Courts Subcommittee Chairman Hank Johnson, D-Ga., said he didn’t see a Fourth Amendment process for exigent letters. Caproni said they were constitutional because phone customers have no Fourth Amendment interest in records of their calls and billing, as opposed to the content of communications. The law says telcos are “entitled to provide” records, not legally required. But providers “would actually prefer to have belts and suspenders” -- an after-the-fact legal process, which the statute doesn’t anticipate, Caproni said. One of the problems was that FBI personnel “lost that professional distance” when telco employees worked onsite with the FBI and they all considered themselves part of the same team. But Caproni said she wasn’t in a position to know about the exigent process, assigned to an underling. Fine said Caproni’s officials were “trying to reform [the process] but they weren’t ending it.”

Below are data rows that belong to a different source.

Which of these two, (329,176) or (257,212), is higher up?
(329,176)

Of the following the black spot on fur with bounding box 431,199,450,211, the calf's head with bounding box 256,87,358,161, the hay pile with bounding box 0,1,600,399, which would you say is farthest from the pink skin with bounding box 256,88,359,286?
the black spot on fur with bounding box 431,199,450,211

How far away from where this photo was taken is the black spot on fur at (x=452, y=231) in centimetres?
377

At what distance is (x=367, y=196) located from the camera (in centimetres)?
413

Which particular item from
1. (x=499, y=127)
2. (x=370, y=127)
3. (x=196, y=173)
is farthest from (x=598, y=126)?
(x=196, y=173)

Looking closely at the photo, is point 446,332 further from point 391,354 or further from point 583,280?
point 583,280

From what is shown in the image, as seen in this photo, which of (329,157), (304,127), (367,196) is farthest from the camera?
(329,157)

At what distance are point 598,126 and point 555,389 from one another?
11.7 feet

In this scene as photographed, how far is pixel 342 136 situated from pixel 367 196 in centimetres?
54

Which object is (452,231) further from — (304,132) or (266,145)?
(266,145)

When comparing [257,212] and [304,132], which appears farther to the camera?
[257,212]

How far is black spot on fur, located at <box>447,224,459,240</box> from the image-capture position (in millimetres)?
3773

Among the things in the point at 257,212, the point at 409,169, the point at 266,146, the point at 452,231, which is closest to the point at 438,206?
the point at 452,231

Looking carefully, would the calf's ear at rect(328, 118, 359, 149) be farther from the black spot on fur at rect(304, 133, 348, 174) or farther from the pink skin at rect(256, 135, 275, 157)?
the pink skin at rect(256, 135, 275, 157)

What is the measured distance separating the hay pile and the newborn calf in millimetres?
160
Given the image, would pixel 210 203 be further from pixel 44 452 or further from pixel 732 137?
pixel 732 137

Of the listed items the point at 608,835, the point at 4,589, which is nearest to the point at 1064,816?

The FBI’s culture is changing to preempt another abuse of record requests, Caproni told Rep. Judy Chu, D-Calif. ECPA training for all employees happens every year or two, and the FBI does “auditing on the back end” to verify employees are following the rules. The Inspection Division has audited the use of NSLs several times, and a new automated request system “fills in all the boilerplate,” routes it so the request can’t go forward until receiving approval, and automatically uploads and prefills the request forms, Caproni said. “True emergency” requests will soon get a similar system. It’s a “thousand times better” than the spreadsheets officials previously used, she said. The FBI has taken some actions to address Fine’s report but more must be done, Fine said: “It’s not a one-time thing.”